Datasets
- Adult: The UCI Adult dataset [3] contains US census income survey records. We use the binarized “income” feature as the target variable for our classification task to predict if an individual’s income is above 50k.
- LSAC: The Law School dataset [4] from the law school admissions council’s national longitudinal bar passage study to predict whether a candidate would pass the bar exam. It consists of law school admission records, including gender, race, features like family income, and others derived from the GPA. The classification target is the binary feature “isPassBar”.
- ACS Employment: The ACS employment dataset [6] is derived from the American Community Survey released by the US Census bureau, where the feature informing if a given individual was employed in the year of the data collection is transformed into the prediction target.
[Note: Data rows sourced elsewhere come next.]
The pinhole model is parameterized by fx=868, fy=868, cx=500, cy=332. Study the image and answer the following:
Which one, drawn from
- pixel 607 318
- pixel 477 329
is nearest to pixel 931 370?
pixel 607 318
Here, we use 10% of the survey results for the state of California in 2018. It includes features such as educational attainment, marital status, citizenship, employment status of parents, among others.
- ACS Income: The ACS income dataset [6] was created as a replacement of the UCI Adult dataset. The task is to predict if a person’s income is above 50 thousand dollars. As for the ACS Employment dataset, we use a 10% sample of data from the ACS survey results for the state of California in 2018.
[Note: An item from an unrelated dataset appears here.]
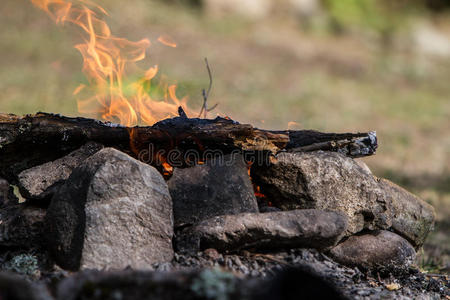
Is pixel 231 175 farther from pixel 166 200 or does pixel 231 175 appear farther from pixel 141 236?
pixel 141 236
In the experimental results we show here, we considered each subgroup as the intersections between gender and race.
Fairness Notions
We briefly define the fairness notions we used in this work.
Demographic Parity
A predictor that satisfies the demographic parity constraint should yield that each subgroup should receive the positive outcome at equal rates.
Mathematically speaking, demographic parity can be expressed as follows, where Y′ is the predicted label and A is the protected attribute indicating the subgroup:
P(Y’ = 1 | A = a) = P(Y’ = 1 | A = b ), ∀ a, b ∈ A
Demographic parity notion helps preventing the reinforcement of historical biases and supports the underprivileged groups in short term due to the progressive enforcement of a positive feedback loop. However, ensuring demographic parity focuses only on the final outcome and not on the equality of treatment, which can lead to a problem called laziness, where a trained model selects the true positives of the privileged groups while selecting randomly (with a coin toss) subjects from the underprivileged groups as long as the number of selected subjects from each subgroup is valid. In addition, demographic parity could be used in inappropriate context, where the disparity is truly present but is not related to a protected attribute.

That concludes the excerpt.